Ciekawe, czy są wśród naszych Czytelników tacy, którzy nie pamiętają zamachów z 11 września 2001 roku. Dla których jest to tylko taki sam historyczny epizod jak wojna w Wietnamie czy zrzucenie bomby atomowej na Hiroszimę. A reszta, ci którzy pamiętają? Czy Wy pamiętacie z kolei 10 września tamtego roku, jak wtedy wyglądał świat, jakie były perspektywy polityczne i wyobrażenia o przyszłości? Na pewno były zdecydowanie inne niż następnego dnia. Od tych wydarzeń minęła zaledwie dekada, a świat zmienił się diametralnie. Dziesięć lat – to okres zaledwie dwóch i pół kadencji sejmu czy dwóch prezydenta, jeśli mówimy o naszym kraju. Przy odrobinie szczęścia u władzy ciągle mogliby być ci sami ludzie, a jednak świat jest już zupełnie inny. Spójrzmy nawet na Polskę. W 2001 roku byliśmy od dwóch lat w NATO i brakowało nam jeszcze trzech do wstąpienia do Unii Europejskiej. A później mieliśmy przewodniczącego Parlamentu Europejskiego, prezydencję unijną, Euro 2012 i zaangażowaliśmy się w dwie wojny. Co w światowej polityce przyniesie następna dekada? Na to pytanie stara się odpowiedzieć amerykański politolog George Friedman.

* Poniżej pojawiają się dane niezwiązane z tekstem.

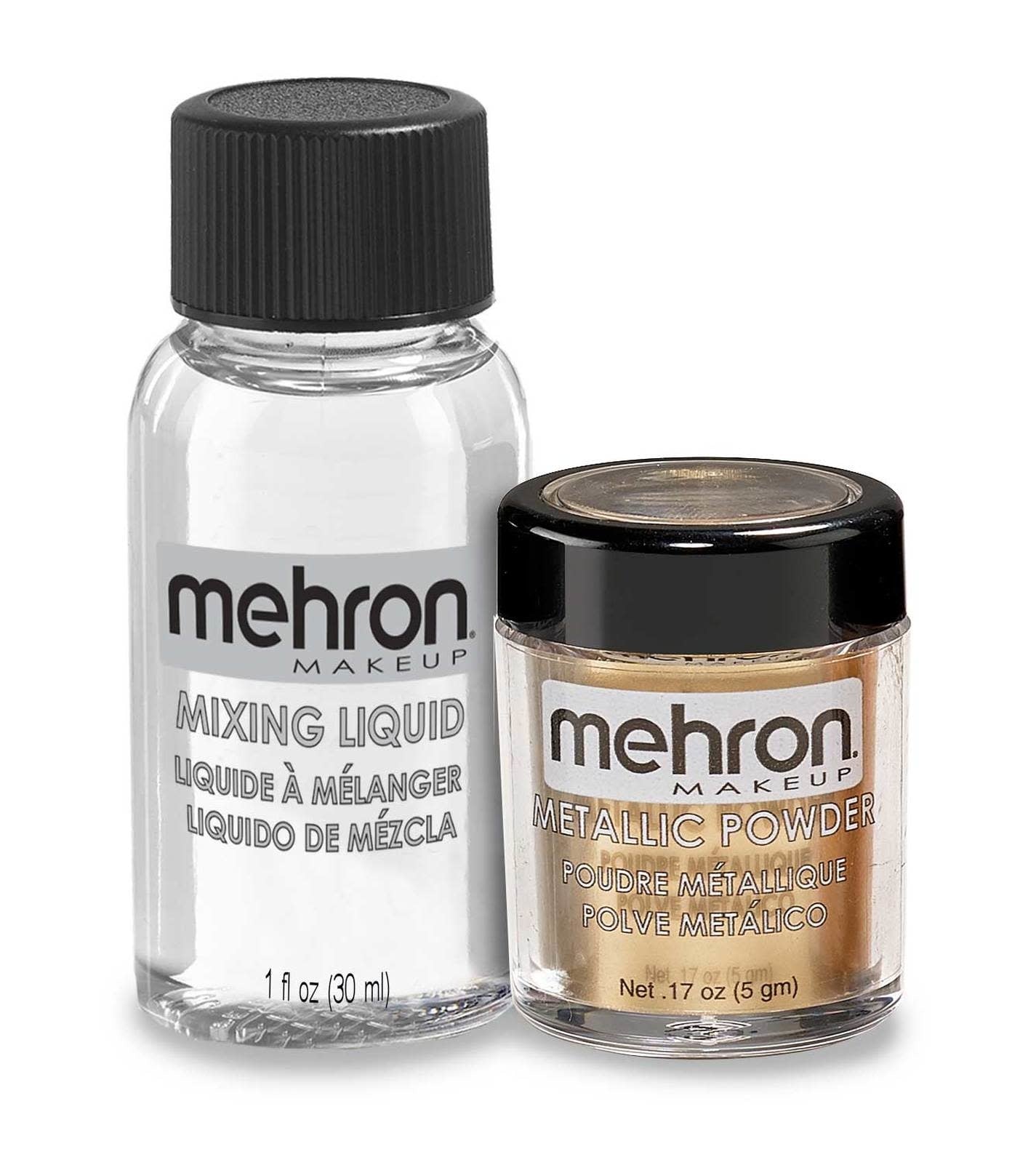 Metallic Powder with Mixing Liquid Gold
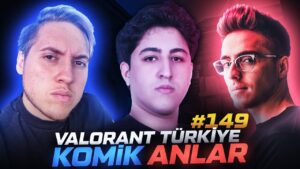 VALORANT Türkiye Komik Anlar ve En İyi Vuruşlar #149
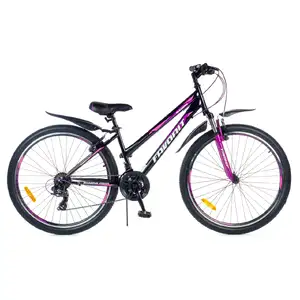 Велосипед Favorit Diamond 27.5VS (13, черный) DMD27V15BK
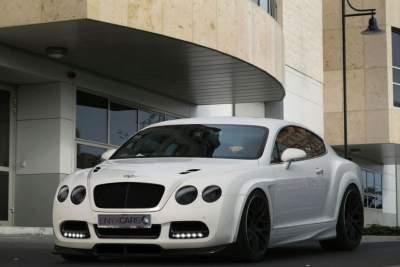 Bentley Continental GT gets a new tuning package from Onyx Concept
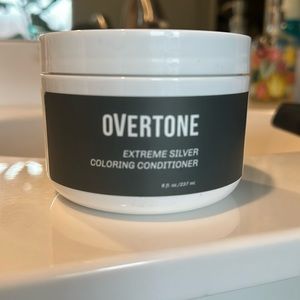 Overtone extreme silver coloring conditioner new never opened/used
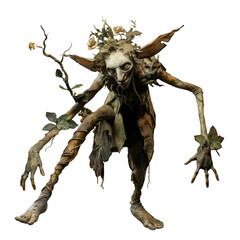 Fototapeta premium Forest Tree Goblin Dryad
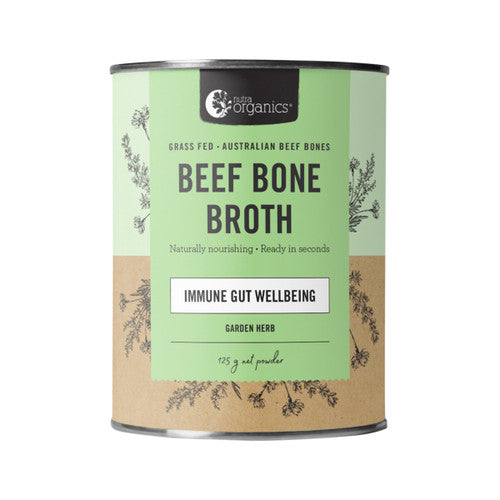 Nutra Organics Beef Bone Broth Hearty Original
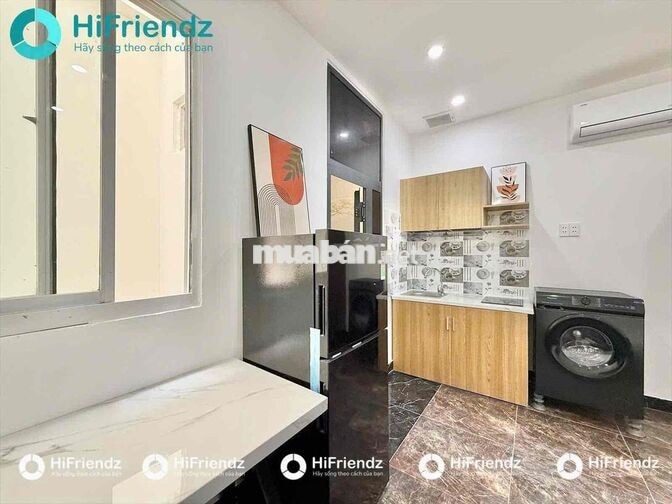 CĂN STUDIO FULL NỘI THẤT CAO CẤP GIÁ RẺ- ÂU CƠ, TÂN BÌNH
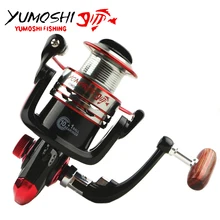 Бренд yumoshi MH 11BB без зазора дизайн спиннинговая Катушка Высокая скорость Рыболовная катушка с ЧПУ рокер Mix 10 кг; катушка Рыболовная соленая вода carretilha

Autor jest założycielem Stratfor, amerykańskiej firmy zajmującej się wywiadem i analizami strategicznymi, które niejednokrotnie stanowią podstawowe źródło informacji dla najpoważniejszych mediów na świecie, a nierzadko i dla rządów. „Następna dekada” jest kontynuacją i bardziej szczegółowym omówieniem spraw poruszonych w jego poprzedniej książce, „Następne 100 lat”. Autor wybrał okres dekady, ponieważ uznał, że w tym czasie na bieg wypadków wpływają konkretne decyzje poszczególnych ludzi a nie „prądy historii”.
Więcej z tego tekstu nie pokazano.